Seperti yang diduga oleh Neif dan Nina, isi dari gedung mewah tersebut sangatlah bagus.

Luasnya kira kira lima kali lipat dari kamar mereka jika digabungkan. Beragam etalase yang berisikan senjata senjata bertebaran. Dan senjata yang dipajang juga bukan senjata main main. Beberapa bilahnya terbuat dari berlian.

Rombongan Saki berhenti di meja konter. Begitu mereka datang, wajah beberapa orang yang ada di sekeliling tempat itu langsung berubah cerah.

"Itu Masaki-sama!" Ucap seseorang.

"Dia cantik! Lebih dari yang digambar!"

"Dan keren!"

"Lebih lagi, dia pintar!! Jenius!"

"Aku ingin menjadi pasangan hidupnya~"

Ucapan ucapan sejenis itu terdengar dari kumpulan orang di sekitar mereka. Nina dan Neif mendekat ke arah Saki dan menjadikannya penghalang. Mereka minder di dalam kerumunan orang ini.

"Sudahlah... Masaki jadi kesulitan." Lelaki Elf tadi mengambil alih dan menggunakan ukuran badannya untuk menyibak kerumunan dan membuka jalan bagi Saki ke balik konter.

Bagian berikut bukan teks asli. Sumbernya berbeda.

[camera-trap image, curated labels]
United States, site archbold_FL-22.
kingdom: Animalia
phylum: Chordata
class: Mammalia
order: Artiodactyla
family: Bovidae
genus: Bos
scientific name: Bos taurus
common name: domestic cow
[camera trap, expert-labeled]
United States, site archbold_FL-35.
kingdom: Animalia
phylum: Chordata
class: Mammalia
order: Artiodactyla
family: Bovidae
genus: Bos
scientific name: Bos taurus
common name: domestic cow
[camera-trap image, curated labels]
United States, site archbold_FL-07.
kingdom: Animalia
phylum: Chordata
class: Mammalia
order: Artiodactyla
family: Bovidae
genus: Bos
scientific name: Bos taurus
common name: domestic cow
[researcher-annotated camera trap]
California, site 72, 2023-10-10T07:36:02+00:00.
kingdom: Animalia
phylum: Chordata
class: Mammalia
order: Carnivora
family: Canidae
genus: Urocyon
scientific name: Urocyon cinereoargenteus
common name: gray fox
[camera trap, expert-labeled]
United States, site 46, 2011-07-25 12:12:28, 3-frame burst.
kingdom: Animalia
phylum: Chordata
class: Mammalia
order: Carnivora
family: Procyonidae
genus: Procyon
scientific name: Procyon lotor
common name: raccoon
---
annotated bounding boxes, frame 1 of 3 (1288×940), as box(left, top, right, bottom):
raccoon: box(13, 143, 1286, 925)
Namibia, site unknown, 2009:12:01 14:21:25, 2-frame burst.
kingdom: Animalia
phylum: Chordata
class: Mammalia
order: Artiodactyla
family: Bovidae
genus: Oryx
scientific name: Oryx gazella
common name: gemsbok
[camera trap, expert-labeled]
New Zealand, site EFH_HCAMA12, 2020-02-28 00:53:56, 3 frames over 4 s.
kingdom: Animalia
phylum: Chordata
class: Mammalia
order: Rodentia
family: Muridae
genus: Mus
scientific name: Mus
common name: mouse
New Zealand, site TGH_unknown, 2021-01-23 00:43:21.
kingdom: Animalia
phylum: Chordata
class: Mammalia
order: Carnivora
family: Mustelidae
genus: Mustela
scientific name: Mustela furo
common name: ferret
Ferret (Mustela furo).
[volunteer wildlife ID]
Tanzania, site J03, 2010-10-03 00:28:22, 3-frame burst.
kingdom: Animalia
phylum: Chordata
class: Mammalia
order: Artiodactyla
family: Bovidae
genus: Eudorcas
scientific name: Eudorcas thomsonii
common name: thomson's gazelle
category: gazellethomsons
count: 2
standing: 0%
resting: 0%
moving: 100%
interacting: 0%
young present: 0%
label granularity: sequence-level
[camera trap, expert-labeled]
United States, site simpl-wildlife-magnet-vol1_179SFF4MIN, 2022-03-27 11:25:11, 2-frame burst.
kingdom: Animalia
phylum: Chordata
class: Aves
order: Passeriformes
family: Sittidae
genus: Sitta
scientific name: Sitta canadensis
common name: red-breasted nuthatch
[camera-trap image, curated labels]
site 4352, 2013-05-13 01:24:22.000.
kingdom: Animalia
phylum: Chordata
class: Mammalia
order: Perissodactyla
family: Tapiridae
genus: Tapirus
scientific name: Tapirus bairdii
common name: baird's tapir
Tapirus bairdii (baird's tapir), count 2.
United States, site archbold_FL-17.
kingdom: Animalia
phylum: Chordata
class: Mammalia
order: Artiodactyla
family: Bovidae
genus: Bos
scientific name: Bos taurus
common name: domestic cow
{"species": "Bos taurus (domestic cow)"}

Sepertinya lelaki itu adalah seseorang yang cukup berpengaruh di tempat tersebut. Karena begitu ia datang, semuanya langsung membuka jalan sehingga Saki dan kawan kawannya bisa berjalan ke balik konter.

Saki segera menurunkan semua perlengkapannya dan menyetingnya di atas meja konter. Semua orang yang tadinya mengerumininya melihat dengan saksama. Begitu Saki selesai menyeting meja itu, ia menggulung sebagian lengan kimononya. Membuat lengan bawah putih mulus terlihat.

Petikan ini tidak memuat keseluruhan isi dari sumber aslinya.